Wednesday, January 10, 2007

Over 20 Billion Served


I got my 2006 statistics today. Coincidentally, my facility also had its annual surprise state audit today so the numbers came in handy. I have seen 10% more patients this year than last year at just one of my many work sites. I see as many patients in a given year as some small regional hospitals admit. Just out of curiosity I sat down and ran some numbers using very very conservative estimates, and I figured that over the time since I've finished my training I have treated at least 35,100 inmates.

I wasn't planning to blog about this, except that over at JR's Thumbprints recently he was posting about his recent audit and his prison system's factory approach to education. He was exactly right---how do you know what numbers are 'right'? If I see 3000 patients a year am I a better correctional clinician than someone who 'only' sees 1000 patients a year? What if there are actually 6000 inmates who need to be seen? Or only 500? Are we missing our target or overshooting?

The emphasis shouldn't be solely on the size of your clinic (although to be fair many correctional systems probably can't even give you an estimate about that) but it should also include measures of how long it takes someone to get seen once they're identified as needing treatment, how well they are tracked through the correctional system and how well the system is able to identify returning patients. There's just more to good quality control statistics than caseload size.

To quote that old Wendy's commercial: "Where's the beef?" My beef is here---with the numbers.

10 comments:

Anonymous said...

my life is meaningless.

Anonymous said...

What about the "how well patients feel or if they get better" part?

DrivingMissMolly said...

Clink,

Is that you on the far right? ; )

Lily

Anonymous said...

Anonymous,

You know that they can't give medical advice here, no matter what. Do you have an EAP (employee assistance program)? It sounds like you need to talk to someone. I thought I would respond to you because I am a psych patient so I am familiar with emotional pain and it sounds as if you are suffering.

This blog belongs to three very caring psychiatrists, but it would be unprofessional and unethical for them to advise you without seeing you.

Please get some help.

Dinah said...

Oh my gosh, anonymous, thank you for the sympathy, but if you're responding to my comment that "My life is meaningless" it was me, dinah, responding to the the fact that Clink sees a zillion patients, and I see a few hours a day of psychotherapy patients.

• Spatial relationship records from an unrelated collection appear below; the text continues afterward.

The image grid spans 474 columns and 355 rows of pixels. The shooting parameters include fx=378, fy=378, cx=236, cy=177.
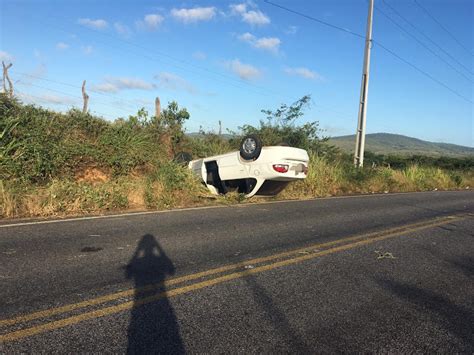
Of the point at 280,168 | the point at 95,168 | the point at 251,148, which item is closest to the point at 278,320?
the point at 280,168

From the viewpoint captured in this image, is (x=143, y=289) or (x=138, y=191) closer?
(x=143, y=289)

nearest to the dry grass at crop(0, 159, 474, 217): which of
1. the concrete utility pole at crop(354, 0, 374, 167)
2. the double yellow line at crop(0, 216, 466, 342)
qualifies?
the concrete utility pole at crop(354, 0, 374, 167)

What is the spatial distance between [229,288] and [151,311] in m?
0.92

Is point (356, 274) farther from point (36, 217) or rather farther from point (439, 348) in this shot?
point (36, 217)

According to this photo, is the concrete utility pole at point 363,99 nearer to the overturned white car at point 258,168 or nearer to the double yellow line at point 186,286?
the overturned white car at point 258,168

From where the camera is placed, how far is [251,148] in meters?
9.63

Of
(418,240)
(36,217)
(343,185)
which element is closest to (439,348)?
(418,240)

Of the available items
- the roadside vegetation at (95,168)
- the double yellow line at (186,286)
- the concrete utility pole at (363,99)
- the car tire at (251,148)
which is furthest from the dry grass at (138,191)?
the double yellow line at (186,286)

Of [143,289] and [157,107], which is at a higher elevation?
[157,107]

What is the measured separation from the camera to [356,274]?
Result: 15.2ft

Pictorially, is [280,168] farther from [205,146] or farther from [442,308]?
[205,146]

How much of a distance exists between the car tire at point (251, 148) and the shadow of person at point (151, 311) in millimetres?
5038

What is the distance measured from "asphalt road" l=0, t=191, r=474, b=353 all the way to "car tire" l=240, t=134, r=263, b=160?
2687 millimetres

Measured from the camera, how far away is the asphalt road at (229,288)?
293cm
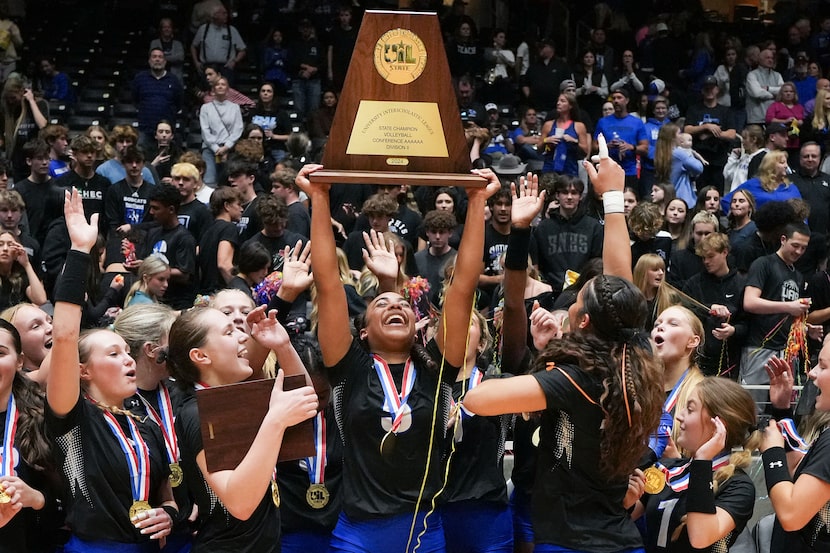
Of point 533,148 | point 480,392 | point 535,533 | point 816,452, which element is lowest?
point 533,148

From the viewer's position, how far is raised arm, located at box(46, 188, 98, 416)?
323 cm

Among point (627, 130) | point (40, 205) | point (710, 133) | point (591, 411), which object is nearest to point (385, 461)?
point (591, 411)

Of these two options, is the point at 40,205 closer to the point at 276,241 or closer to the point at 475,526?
the point at 276,241

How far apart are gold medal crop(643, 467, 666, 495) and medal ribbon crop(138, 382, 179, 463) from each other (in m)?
1.63

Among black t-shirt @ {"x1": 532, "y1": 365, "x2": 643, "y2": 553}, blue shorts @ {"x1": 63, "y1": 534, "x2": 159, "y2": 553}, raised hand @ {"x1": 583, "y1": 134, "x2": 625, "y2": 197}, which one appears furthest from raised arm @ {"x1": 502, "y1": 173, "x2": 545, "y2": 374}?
blue shorts @ {"x1": 63, "y1": 534, "x2": 159, "y2": 553}

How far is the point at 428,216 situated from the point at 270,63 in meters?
6.84

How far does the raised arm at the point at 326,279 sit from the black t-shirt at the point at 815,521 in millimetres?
1592

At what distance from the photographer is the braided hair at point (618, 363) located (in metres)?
3.30

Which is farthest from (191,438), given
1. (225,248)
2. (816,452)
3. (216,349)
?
(225,248)

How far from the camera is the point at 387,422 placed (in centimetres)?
365

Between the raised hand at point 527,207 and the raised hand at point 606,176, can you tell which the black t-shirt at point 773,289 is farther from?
the raised hand at point 527,207

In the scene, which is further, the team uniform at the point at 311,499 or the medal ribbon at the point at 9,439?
the team uniform at the point at 311,499

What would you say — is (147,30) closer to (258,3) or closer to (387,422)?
(258,3)

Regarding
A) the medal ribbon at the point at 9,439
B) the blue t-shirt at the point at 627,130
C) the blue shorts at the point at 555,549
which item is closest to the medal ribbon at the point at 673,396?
the blue shorts at the point at 555,549
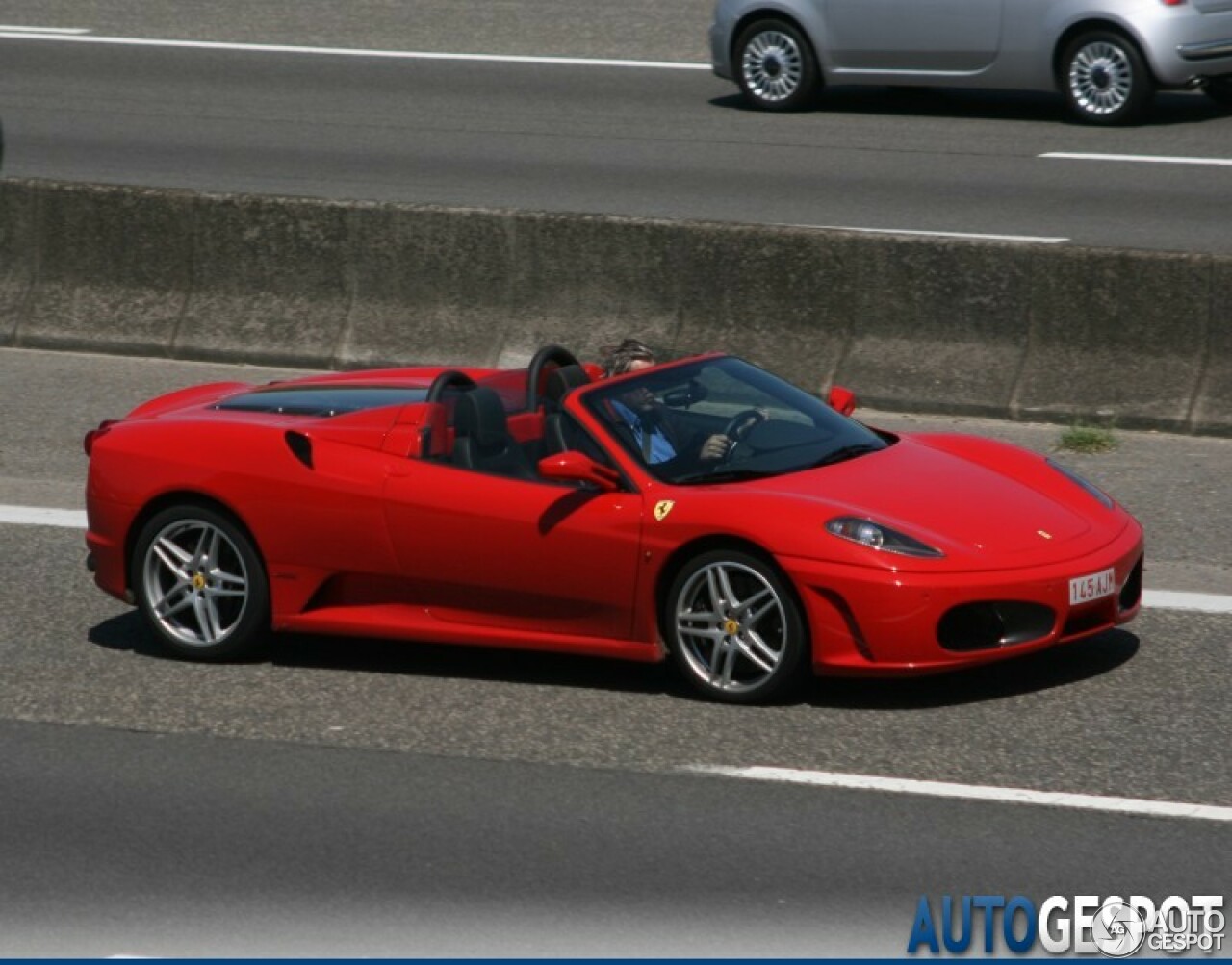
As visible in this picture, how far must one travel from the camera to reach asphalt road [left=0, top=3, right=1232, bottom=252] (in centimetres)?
1614

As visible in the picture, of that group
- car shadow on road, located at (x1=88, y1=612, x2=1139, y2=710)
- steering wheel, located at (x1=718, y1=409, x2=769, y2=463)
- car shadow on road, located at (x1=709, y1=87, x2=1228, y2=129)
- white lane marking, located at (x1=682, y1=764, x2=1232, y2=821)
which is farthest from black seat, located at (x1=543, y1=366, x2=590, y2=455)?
car shadow on road, located at (x1=709, y1=87, x2=1228, y2=129)

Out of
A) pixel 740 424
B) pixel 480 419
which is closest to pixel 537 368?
pixel 480 419

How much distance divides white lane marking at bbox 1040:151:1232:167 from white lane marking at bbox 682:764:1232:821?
11.7m

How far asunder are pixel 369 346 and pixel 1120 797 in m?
7.35

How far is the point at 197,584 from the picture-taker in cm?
817

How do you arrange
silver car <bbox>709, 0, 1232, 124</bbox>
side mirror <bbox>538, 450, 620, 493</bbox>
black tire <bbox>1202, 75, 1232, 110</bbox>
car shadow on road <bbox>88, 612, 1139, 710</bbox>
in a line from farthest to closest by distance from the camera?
black tire <bbox>1202, 75, 1232, 110</bbox> < silver car <bbox>709, 0, 1232, 124</bbox> < car shadow on road <bbox>88, 612, 1139, 710</bbox> < side mirror <bbox>538, 450, 620, 493</bbox>

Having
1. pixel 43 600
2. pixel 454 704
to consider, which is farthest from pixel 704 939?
pixel 43 600

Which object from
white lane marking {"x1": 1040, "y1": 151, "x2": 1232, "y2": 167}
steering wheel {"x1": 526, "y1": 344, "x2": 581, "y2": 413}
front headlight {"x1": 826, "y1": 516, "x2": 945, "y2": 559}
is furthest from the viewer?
white lane marking {"x1": 1040, "y1": 151, "x2": 1232, "y2": 167}

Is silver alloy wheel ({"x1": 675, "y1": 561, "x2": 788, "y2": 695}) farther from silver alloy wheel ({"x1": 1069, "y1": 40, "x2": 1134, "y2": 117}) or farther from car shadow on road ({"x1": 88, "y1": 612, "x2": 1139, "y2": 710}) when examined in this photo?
silver alloy wheel ({"x1": 1069, "y1": 40, "x2": 1134, "y2": 117})

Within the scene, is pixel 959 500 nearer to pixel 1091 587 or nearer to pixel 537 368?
pixel 1091 587

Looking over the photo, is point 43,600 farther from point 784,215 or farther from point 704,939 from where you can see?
point 784,215

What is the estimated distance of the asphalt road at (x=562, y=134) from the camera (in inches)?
635
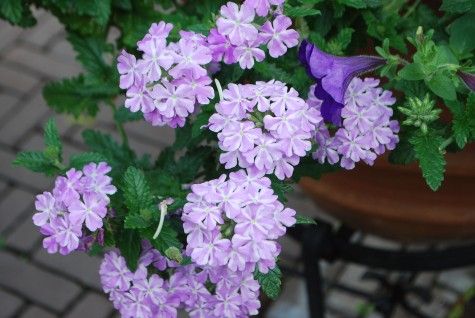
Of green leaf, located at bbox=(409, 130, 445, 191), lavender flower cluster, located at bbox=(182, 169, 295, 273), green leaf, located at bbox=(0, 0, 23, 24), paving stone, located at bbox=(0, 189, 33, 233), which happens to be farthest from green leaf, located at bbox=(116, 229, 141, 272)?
paving stone, located at bbox=(0, 189, 33, 233)

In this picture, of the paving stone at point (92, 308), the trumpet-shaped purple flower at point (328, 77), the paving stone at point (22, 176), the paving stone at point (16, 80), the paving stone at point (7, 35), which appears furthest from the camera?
the paving stone at point (7, 35)

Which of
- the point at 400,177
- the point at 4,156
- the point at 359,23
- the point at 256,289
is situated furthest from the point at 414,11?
the point at 4,156

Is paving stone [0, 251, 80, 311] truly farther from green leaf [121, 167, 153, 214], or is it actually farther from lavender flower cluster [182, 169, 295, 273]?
lavender flower cluster [182, 169, 295, 273]

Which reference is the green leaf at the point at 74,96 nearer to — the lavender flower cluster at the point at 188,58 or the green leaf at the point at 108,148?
the green leaf at the point at 108,148

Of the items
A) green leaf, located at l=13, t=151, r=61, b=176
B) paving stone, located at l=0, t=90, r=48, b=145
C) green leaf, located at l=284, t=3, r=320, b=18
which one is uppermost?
green leaf, located at l=284, t=3, r=320, b=18

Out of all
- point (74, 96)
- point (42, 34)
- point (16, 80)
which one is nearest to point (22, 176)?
point (16, 80)

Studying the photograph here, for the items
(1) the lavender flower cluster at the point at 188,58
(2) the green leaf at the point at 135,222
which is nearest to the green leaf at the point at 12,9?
(1) the lavender flower cluster at the point at 188,58

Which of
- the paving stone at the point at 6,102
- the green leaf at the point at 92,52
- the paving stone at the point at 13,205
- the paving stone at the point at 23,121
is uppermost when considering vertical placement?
the green leaf at the point at 92,52
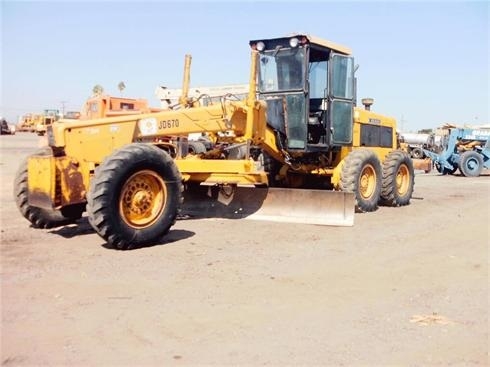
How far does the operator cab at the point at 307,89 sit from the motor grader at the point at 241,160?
0.02 m

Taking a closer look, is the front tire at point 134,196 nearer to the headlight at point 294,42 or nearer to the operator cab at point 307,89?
the operator cab at point 307,89

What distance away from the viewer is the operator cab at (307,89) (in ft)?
30.6

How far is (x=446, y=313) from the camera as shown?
445 centimetres

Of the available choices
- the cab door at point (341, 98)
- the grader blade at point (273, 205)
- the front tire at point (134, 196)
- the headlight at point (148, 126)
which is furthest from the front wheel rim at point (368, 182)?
the front tire at point (134, 196)

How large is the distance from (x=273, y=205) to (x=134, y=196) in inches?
109

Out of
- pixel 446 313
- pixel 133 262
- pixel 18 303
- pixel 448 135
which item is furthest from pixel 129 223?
pixel 448 135

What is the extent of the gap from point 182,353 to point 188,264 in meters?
2.27

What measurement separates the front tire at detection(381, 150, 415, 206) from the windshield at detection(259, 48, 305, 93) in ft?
9.28

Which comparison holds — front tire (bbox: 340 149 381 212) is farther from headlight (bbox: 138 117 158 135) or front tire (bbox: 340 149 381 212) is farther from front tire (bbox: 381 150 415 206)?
headlight (bbox: 138 117 158 135)

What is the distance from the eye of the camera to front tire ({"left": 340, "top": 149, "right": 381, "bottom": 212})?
9336mm

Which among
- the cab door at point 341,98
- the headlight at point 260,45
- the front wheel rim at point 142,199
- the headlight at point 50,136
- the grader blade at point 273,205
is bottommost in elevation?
the grader blade at point 273,205

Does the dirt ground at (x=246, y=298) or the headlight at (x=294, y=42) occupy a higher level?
the headlight at (x=294, y=42)

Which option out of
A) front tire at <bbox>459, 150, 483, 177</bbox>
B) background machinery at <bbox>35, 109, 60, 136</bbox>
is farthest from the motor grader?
front tire at <bbox>459, 150, 483, 177</bbox>

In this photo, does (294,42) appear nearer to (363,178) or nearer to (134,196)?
(363,178)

At the clinic, I see maybe 4-7 patients in a morning, in my office, 1 an hour. She may see more patients in a year then I see in my career, I'm just not sure how (or why). My life isn't really meaningless, I have Max the dog, the blog, the kids, my writing, my practice, Clink, Roy, my husband whose fidelity will be the subject of the next post. All I'm missing is a few thousand criminals. Thank you for the kind words. And yes, that is ClinkShrink on the right!

Sarebear said...

Very funny, dinah! (a good reminder to sign your name, so's we all get the joke, lol!)

so one nailed down, two to go. is it Roy on the far left, and Dinah in the middle?

Rach said...

Clink, i'm curious as to why they give you these statistics anyways. Are they meant to be benchmarks for the future, or is it just "thought you might be interested so here's some more data that you'll never need"?

WHat's the point of seeing patients if they lose every semblance of individuality? Maybe i'm reading too much into this - i'm waiting for a new post on the blog.

ClinkShrink said...

Dinah: Why does Max get first billing on your list of important life things? He must be thrilled. I knew it was your comment immediately---when you write anonymously you never capitalize. It's like reading Don Marquis.

Anonymous #2: Yes, treatment outcome measures would be good to have but right now most systems are struggling just to make sure their patients get identified and treated in the first place. Once that's being done reliably we should look at outcomes, and also cost-benefit studies too since no taxpayer is going to vote for more money to care for inmates unless there's someone financial incentive to do it.

Lily: I haven't been on the far right since the 2000 presidential election :)

Rach: Yes, they're benchmarks so that they can plan for future needs & spot trends. It's a beginning but no where near where it needs to be.

And to all of you who were concerned about Dinah-anonymous, that was very sweet of you. I can verify that she has a wonderful life with a peaceful and predictable practice but I'll be darned if I know how she juggles the off-duty chaos. I have chaos at work but when I come home it's peace, quiet and pleasant predictability.

DrivingMissMolly said...

Clink,

You crack me up!

Either way you look at the numbers, you have made a tremendous impact on many, many lives, not just those of the inmates, but of their significant others and children as well (assuming they get out someday).

Kudos to you for all that you do!

I miss your little drawings. They are cute, although when I look at the nun one with the crazy eyes, rapacious smile and gigantic stomping feet, I get a little nervous. Is it because I'm Catholic?

I also wondered about the order of Dinah's list! Great minds think alike--oh oh for you on that one--but I feel denied. Where is Dinah's post about her husband's fidelity? I hope it's a scorcher, but I hope Max isn't involved ; )

Lily

DrivingMissMolly said...

You know what's the best? When I read your posts and comments, I "hear" them in your voices thanks to the podcasts!